- STATED TASK
Write out the lines below word for word, starting at the line that contains "How far is (19,37)" and continuing through the last line, but leave out the picture.

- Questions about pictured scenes
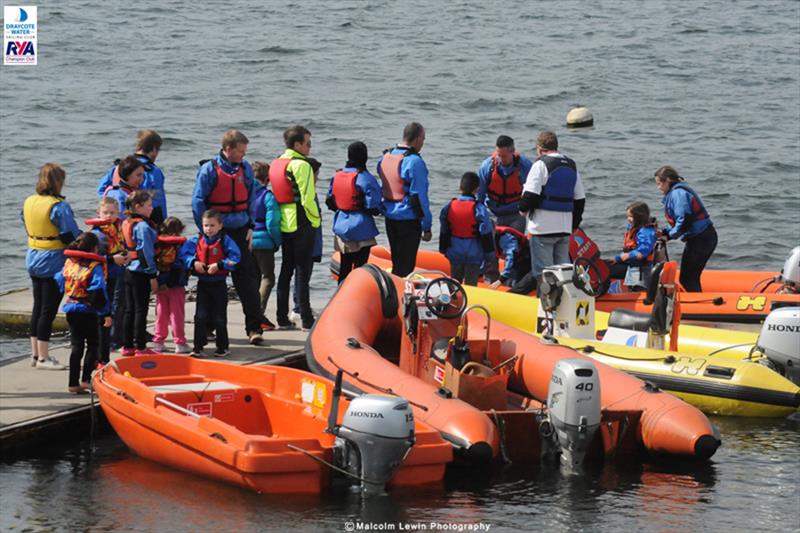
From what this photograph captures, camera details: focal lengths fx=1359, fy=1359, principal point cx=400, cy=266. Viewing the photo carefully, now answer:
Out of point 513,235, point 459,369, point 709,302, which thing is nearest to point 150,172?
point 459,369

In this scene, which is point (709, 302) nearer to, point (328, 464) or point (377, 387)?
point (377, 387)

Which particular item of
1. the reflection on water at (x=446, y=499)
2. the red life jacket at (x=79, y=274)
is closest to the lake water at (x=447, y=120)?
the reflection on water at (x=446, y=499)

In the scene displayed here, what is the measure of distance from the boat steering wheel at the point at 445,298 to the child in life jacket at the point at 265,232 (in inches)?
76.6

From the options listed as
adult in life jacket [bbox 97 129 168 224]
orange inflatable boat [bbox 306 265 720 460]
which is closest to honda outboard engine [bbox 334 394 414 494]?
orange inflatable boat [bbox 306 265 720 460]

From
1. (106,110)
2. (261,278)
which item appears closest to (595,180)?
(106,110)

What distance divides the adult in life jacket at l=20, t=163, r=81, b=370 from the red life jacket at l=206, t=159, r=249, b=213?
106 centimetres

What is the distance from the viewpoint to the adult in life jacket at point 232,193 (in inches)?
364

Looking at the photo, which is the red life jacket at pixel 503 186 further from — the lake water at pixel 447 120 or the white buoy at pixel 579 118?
the white buoy at pixel 579 118

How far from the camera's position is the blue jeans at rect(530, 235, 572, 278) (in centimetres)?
1072

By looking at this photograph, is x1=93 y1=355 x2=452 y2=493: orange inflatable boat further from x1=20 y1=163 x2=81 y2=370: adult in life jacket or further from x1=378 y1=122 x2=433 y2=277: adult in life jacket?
x1=378 y1=122 x2=433 y2=277: adult in life jacket

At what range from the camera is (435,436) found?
7102 mm

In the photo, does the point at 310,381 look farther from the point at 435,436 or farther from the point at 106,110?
→ the point at 106,110

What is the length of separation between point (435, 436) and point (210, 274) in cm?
256

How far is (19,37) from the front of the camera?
2848 cm
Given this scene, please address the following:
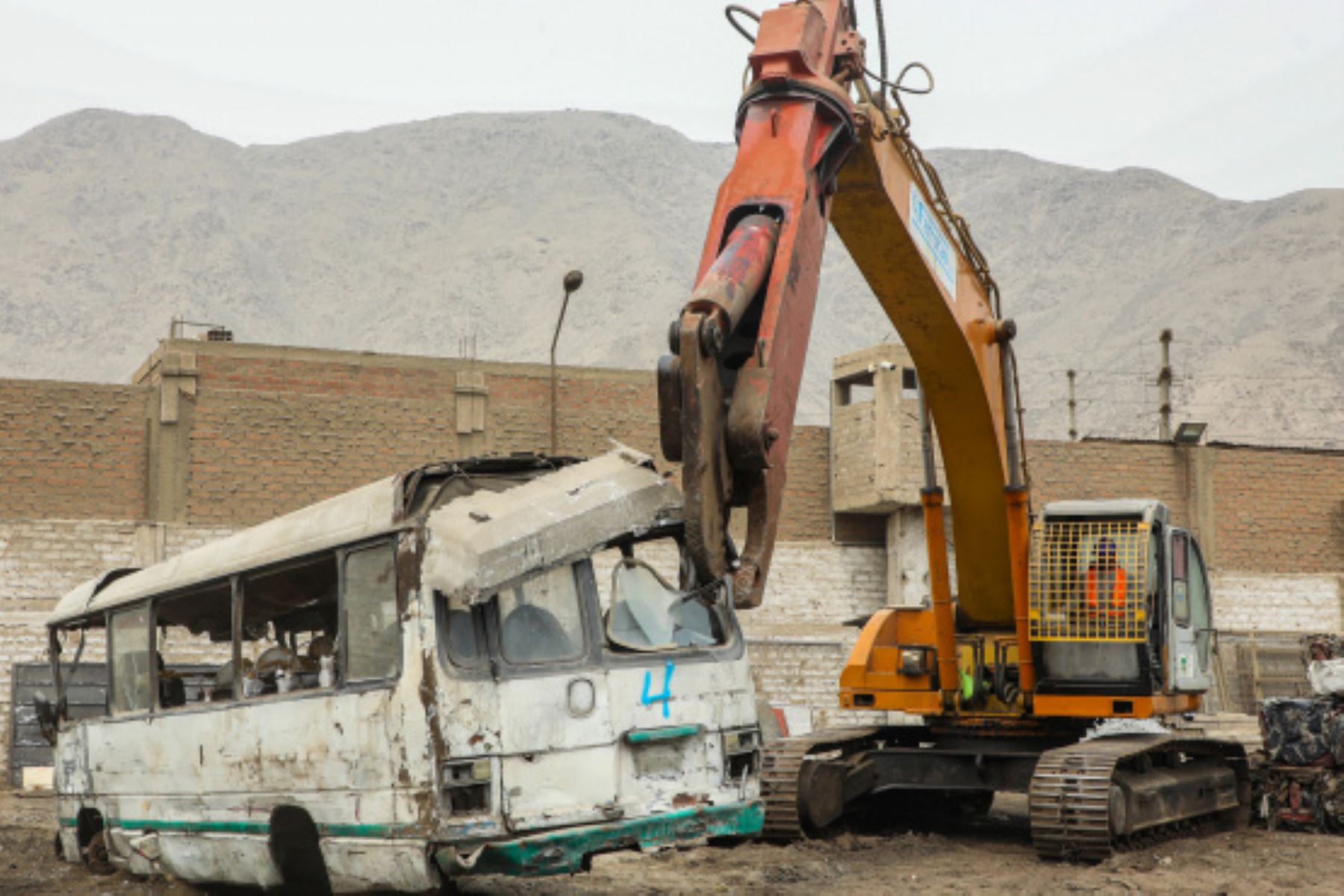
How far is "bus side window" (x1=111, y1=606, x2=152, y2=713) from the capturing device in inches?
426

- TASK SOLUTION
How far is (19,37) from the front of the camera?
2848 cm
Given this scene, please address the following:
How far is "bus side window" (x1=111, y1=606, x2=152, y2=713) from the capturing device in inches?
426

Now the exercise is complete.